§ Alıntı metin:
Sağlık çalışanlarının kimyasal risklerden korunması için koruyucu önlem kullanma ve uygulama düzeyinde el yıkamanın her zaman uygulanması gerektiği saptanmıştır. Koruyucu önlük, maske, yüz koruyucusu, gözlük ve eldiven kullanma, ortamın havalandırılmasına özen gösterme, eskimiş ekipmanların değişimini sağlama, kimyasal maddelerle temas halinde ise cildi bol su ile yıkama diğer önlemler arasında yer almaktadır.

Sağlık çalışanlarının ameliyathanelerde, laboratuarlarda, sterilizasyon birimlerinde ve kanser tedavisi uygulanan birimlerde kimyasal maddelerle karşılaşma oranı diğer birimlere oranla daha yüksektir. Ameliyathanelerde anestezi cihazlarının bağlantısından veya hastalardan yayılan gazlar sağlık çalışanları tarafından inhale edilerek vücuda alınır. Anestetik gazlara maruziyet yalnızca ameliyathanede değil, hastaların solunum sisteminde ve kanında bulunan gazların ortama yayılmasıyla, ameliyat sonrası uyanma odasında ve yoğun bakım odalarında gerçekleşmektedir.

§ Veri içeriği:
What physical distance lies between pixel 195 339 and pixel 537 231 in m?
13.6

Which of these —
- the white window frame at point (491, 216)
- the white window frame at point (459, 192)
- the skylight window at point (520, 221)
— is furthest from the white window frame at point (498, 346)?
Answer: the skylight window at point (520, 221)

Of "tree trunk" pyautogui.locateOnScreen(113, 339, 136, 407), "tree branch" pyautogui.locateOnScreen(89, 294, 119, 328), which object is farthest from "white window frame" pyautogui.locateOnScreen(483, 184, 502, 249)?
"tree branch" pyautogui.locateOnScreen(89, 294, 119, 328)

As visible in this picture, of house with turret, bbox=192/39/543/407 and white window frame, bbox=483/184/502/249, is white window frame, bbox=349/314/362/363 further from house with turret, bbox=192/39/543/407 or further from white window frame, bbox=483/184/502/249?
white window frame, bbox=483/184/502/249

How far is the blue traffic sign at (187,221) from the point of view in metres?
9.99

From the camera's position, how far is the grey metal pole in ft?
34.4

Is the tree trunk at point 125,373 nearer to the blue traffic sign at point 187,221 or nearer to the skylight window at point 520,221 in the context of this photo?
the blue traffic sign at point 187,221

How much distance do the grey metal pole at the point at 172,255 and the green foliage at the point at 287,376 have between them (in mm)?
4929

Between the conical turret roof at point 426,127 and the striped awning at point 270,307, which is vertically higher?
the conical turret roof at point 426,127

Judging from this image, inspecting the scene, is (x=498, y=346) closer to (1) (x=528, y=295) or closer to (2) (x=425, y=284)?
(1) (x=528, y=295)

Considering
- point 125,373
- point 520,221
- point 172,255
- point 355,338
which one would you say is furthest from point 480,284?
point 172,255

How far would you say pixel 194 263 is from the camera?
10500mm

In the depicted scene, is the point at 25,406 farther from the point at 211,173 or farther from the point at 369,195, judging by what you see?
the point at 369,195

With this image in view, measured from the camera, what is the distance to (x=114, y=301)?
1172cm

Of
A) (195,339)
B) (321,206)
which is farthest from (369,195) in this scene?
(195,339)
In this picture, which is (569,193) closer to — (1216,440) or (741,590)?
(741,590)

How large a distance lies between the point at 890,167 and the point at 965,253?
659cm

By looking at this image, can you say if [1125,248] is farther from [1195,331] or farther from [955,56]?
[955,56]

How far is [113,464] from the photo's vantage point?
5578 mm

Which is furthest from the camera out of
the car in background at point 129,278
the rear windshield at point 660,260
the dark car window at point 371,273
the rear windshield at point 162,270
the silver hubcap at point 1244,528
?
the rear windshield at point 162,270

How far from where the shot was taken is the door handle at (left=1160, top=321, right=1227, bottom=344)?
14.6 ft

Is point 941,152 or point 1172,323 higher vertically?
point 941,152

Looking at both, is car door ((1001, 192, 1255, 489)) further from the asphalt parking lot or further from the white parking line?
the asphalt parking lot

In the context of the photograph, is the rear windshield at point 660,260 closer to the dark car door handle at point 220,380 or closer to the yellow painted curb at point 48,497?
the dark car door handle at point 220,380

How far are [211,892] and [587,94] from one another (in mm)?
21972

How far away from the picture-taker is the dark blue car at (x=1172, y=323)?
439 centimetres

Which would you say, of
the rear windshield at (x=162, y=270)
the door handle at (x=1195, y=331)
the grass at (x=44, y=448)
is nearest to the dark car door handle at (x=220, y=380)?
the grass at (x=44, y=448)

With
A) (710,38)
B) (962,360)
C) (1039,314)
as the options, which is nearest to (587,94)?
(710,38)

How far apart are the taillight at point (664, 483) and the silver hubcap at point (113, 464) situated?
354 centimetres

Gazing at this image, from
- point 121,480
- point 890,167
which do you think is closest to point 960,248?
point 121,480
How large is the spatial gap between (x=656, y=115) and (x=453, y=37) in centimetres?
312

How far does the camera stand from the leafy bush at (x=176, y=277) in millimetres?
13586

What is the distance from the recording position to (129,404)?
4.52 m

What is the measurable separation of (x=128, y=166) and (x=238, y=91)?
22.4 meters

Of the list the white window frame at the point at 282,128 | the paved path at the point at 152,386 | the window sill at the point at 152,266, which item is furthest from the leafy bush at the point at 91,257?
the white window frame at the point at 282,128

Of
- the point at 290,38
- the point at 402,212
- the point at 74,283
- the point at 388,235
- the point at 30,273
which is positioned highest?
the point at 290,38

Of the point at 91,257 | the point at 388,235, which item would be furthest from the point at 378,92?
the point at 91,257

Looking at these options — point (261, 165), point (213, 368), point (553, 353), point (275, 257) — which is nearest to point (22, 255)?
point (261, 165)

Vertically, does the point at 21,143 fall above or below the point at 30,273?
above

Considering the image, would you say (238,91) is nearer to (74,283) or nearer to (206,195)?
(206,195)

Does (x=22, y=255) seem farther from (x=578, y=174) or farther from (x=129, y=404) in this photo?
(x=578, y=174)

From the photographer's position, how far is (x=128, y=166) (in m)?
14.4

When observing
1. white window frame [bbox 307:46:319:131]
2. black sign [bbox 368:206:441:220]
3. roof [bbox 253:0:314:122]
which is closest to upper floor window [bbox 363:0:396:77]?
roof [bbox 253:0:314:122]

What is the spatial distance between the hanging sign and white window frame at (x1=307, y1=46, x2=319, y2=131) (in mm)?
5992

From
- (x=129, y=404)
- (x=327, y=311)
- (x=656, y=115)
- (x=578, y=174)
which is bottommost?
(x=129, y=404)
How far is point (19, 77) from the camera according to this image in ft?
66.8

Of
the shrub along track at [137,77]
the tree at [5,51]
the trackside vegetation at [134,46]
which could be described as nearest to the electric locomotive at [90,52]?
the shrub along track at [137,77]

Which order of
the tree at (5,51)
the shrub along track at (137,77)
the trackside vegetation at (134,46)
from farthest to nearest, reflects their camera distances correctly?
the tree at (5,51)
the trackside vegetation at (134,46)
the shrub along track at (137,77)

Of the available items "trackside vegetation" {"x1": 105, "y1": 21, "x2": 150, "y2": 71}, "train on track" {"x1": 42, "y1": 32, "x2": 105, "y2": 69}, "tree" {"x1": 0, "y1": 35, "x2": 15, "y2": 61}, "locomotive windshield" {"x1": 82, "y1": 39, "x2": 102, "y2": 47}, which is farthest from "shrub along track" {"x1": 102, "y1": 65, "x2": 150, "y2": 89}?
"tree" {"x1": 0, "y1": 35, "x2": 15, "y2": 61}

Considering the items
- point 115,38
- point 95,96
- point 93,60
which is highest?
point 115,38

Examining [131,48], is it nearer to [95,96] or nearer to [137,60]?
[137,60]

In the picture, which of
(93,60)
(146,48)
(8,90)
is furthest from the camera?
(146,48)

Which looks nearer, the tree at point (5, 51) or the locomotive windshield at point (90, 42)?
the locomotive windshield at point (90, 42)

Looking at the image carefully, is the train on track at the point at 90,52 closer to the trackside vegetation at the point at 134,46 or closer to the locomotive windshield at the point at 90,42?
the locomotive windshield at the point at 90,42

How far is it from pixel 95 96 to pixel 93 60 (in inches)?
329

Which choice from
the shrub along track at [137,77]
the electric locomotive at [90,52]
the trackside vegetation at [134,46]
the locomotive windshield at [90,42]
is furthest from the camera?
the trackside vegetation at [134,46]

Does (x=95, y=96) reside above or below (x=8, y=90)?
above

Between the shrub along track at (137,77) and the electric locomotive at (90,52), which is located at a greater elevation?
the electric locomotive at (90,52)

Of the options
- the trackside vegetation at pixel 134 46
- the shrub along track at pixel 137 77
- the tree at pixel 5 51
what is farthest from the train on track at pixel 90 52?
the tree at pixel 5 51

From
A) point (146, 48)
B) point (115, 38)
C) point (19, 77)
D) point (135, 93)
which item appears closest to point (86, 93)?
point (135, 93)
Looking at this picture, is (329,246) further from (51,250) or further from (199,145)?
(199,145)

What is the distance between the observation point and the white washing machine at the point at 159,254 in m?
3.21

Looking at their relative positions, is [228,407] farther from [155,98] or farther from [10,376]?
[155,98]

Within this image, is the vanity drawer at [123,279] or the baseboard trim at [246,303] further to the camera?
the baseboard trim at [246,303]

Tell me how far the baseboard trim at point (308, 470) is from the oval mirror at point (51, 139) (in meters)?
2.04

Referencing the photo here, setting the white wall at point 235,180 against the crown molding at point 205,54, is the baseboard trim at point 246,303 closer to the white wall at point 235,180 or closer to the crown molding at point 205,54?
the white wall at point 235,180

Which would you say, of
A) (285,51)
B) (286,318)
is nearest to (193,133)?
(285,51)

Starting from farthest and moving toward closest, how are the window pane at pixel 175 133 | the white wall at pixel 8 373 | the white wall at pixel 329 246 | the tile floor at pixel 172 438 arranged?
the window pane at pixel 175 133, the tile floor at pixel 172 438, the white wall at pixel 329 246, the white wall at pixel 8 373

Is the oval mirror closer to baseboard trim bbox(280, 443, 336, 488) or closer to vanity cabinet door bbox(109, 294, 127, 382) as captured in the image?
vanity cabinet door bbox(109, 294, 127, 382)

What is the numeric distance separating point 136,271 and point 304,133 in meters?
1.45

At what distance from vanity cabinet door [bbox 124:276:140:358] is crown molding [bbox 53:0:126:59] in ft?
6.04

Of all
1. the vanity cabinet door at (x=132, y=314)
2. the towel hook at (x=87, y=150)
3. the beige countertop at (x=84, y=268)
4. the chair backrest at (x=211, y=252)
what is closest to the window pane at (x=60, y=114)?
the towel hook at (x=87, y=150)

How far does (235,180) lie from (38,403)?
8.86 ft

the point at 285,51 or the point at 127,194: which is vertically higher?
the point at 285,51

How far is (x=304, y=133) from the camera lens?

§ Görev maddesi 1:
Aşağıdaki ifadelerin kimyasal risklerle ilgili metne uyup uymadığını belirtin. Her biri için evet ya da hayır deyip metindeki belirleyici sözleri olduğu gibi alıntılayın.
(a) Ameliyathanelerde kimyasal maddelerle karşılaşma oranı diğer birimlere göre daha düşüktür.
(b) Kimyasal maddelerle temas halinde cildi bol su ile yıkamak önlemler arasında sayılır.
(c) Anestetik gazlara maruziyet yalnızca ameliyathanede gerçekleşir.
§ Görev maddesi 2: Kimyasal risklerle ilgili metni son cümlesinden sonra birkaç cümleyle sürdürün.
Satırların metinle hiçbir ilgisi yoktur.

§ Alıştırma yanıtı 1:
(a) Hayır: "Sağlık çalışanlarının ameliyathanelerde, laboratuarlarda, sterilizasyon birimlerinde ve kanser tedavisi uygulanan birimlerde kimyasal maddelerle karşılaşma oranı diğer birimlere oranla daha yüksektir."
(b) Evet: "kimyasal maddelerle temas halinde ise cildi bol su ile yıkama diğer önlemler arasında yer almaktadır"
(c) Hayır: "Anestetik gazlara maruziyet yalnızca ameliyathanede değil, hastaların solunum sisteminde ve kanında bulunan gazların ortama yayılmasıyla, ameliyat sonrası uyanma odasında ve yoğun bakım odalarında gerçekleşmektedir."

§ Alıştırma yanıtı 2:
Dezenfektan ve sterilizan maddeler cerrahi aletler ya da solunum cihazları gibi, tekrar tekrar kullanılan aletlerin temizlenmesi için vazgeçilmez ama o ölçüde de riskli maddelerdir Bu maddeler DNA’ya da hemoglobin aminoasitleri gibi, proteinden zengin bölümlere bağlanarak alkilasyona yol açarlar. Ulaşamadıkları organlarda ise uzun dönemde başka biyolojik etkilere ya da karsinojen etkilere yol açabilirler.

Son yıllarda özellikle atopiklerde daha belirgin olmak üzere tüm sağlık çalışanlarında, doğal kauçuk latekse karşı duyarlanma prevalansının arttığı bilinmektedir Sağlık personeli, lateks alerjisi gelişme olasılığı yönünden en riskli meslek grubunu oluşturur. Burada en önemli faktör eldiven kullanımıdır. Lateks alerjisi Türkiye’de daha çok sağlık personelinin meslek hastalığıdır. Sağlık personeli konu ile ilgili bilgilendirilmeli, lateks alerjisi olduğu düşünülen bireylere gerekli tanısal girisimler titizlikle yapılmalıdır.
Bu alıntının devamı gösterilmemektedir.